GIVEN TASK: Reproduce the listing below verbatim, omitting the picture.
--
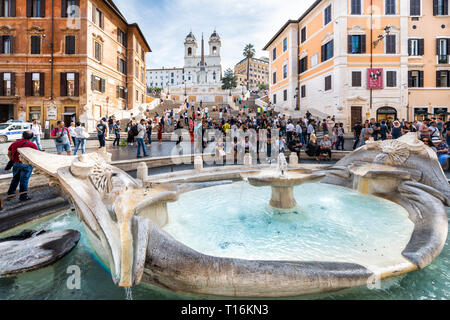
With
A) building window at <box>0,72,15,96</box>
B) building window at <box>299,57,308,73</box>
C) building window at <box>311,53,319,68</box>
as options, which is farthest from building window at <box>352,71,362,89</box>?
--
THE OUTPUT:
With
A) building window at <box>0,72,15,96</box>
B) building window at <box>299,57,308,73</box>
C) building window at <box>311,53,319,68</box>
as options, which is farthest from building window at <box>352,71,362,89</box>?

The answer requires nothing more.